Johnny Servoz-Gavin was an impressive protégé of Matra for whom Grand Prix stardom seemed certain. Blond, good looking and successful in the junior categories, what could go wrong?

Early racing career

Having attended the racing school at Magny-Cours and with some experience in local rallies, Servoz-Gavin made his Formula 3 debut in 1965 with a Brabham owned by his girlfriend. Fourth in the French series that year, the 24 year old signed with Matra for 1966 and won the title. He also made his Le Mans debut that year in a Matra M620-BRM he shared with Jean-Pierre Beltoise. However, the Frenchmen retired during the night with a gearbox full of neutrals.

Formula 1 with Matra and Cooper

The new European Formula 2 Championship was next in 1967 and Servoz-Gavin finished third in the final round at Vallelunga as Matras filled the podium positions. He made his GP debut as well that season – his Matra-Cosworth crashed early at Monaco but he was fourth in the non-championship Spanish GP.

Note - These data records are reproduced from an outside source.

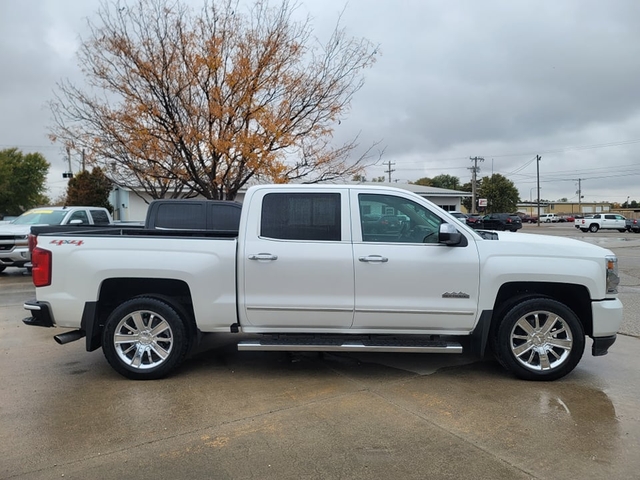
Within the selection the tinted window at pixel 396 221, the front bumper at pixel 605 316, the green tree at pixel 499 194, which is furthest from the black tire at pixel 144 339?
the green tree at pixel 499 194

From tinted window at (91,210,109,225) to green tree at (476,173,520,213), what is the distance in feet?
231

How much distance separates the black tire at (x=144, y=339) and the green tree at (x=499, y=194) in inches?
3070

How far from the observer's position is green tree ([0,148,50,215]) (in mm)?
47406

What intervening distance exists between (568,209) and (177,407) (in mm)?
149197

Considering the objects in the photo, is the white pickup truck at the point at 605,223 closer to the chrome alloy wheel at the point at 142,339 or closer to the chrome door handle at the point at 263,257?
the chrome door handle at the point at 263,257

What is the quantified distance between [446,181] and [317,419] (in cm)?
11214

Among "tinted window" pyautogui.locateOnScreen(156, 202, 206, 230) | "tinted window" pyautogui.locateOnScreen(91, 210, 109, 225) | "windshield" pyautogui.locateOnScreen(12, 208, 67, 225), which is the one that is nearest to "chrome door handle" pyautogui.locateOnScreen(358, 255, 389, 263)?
"tinted window" pyautogui.locateOnScreen(156, 202, 206, 230)

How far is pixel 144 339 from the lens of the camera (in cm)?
491

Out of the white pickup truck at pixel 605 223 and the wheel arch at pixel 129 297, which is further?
the white pickup truck at pixel 605 223

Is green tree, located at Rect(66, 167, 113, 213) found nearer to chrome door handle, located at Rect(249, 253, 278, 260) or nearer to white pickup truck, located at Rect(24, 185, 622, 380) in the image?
white pickup truck, located at Rect(24, 185, 622, 380)

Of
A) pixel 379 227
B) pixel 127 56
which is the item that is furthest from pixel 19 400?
pixel 127 56

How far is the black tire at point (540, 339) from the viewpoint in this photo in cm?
481

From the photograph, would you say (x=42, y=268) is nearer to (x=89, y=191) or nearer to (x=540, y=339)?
(x=540, y=339)

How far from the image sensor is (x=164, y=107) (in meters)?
14.2
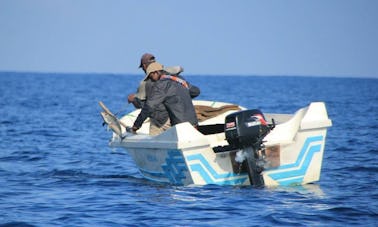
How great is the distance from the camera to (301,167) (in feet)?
38.8

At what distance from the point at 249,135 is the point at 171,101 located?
1539mm

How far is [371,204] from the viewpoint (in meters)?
10.7

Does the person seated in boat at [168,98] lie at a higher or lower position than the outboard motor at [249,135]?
higher

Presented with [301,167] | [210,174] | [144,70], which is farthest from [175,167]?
[144,70]

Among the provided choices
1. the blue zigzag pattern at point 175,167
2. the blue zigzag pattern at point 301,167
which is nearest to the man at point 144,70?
the blue zigzag pattern at point 175,167

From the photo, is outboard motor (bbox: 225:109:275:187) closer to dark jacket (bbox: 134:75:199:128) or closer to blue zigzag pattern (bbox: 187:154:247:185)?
blue zigzag pattern (bbox: 187:154:247:185)

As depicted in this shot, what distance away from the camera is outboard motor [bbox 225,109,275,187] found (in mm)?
11023

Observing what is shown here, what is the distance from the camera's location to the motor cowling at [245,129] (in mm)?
11016

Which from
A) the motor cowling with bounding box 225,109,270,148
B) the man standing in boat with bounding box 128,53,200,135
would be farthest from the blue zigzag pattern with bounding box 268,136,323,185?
the man standing in boat with bounding box 128,53,200,135

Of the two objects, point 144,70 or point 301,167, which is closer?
point 301,167

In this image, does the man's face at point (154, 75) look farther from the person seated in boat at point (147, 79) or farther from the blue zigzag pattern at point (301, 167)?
the blue zigzag pattern at point (301, 167)

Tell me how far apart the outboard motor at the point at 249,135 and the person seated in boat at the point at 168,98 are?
1.10 m

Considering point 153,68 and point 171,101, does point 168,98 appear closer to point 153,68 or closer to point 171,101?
point 171,101

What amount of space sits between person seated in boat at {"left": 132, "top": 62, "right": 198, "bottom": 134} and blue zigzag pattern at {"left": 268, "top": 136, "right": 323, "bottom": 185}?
1531mm
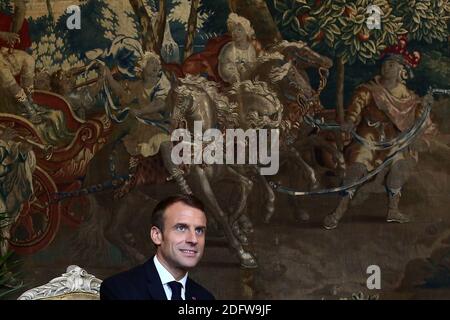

He replaced the unfit Jackie Stewart for the 1968 Monaco GP and qualified the Tyrrell-run Matra MS10-Ford on the front row before leading the opening three laps. However, his moment of glory was short-lived for he damaged his driveshaft as he brushed a barrier next time around. He drove a Cooper T86B-BRM in France (crashing again) before returning to Matra to finish second in the Italian GP after a slipstreaming battle with Jacky Ickx’s Ferrari.

Formula 2 Champion and Tyrrell opportunity

Servoz-Gavin concentrated on F2 in 1969 and clinched the European Championship with victory in the Vallelunga finale. Sports car outings for Matra included flipping a Matra-Simca MS650 during testing at the Marigny-le-Grand airfield – Servoz-Gavin lucky to escape with a dislocated foot. He also drove the four-wheel-drive Matra MS84-Ford in the final three GPs of the year. Sixth in Canada, he signed as Tyrrell’s number two driver for 1970. A fulltime F1 driver at last, he was struck in the eye while driving off-road in a jeep before the season started.

His March 701-Ford finished fifth in the Spanish GP but that performance masked his damaged eyesight and consequent loss of confidence. He failed to qualify for the next round in Monaco and announced his immediate retirement from the sport.

Servoz-Gavin then became something of a recluse. He lived on a barge and was badly burnt in 1982 when a gas canister exploded on board. He visited the Goodwood Festival of Speed as part of a Tyrrell celebration late in his life.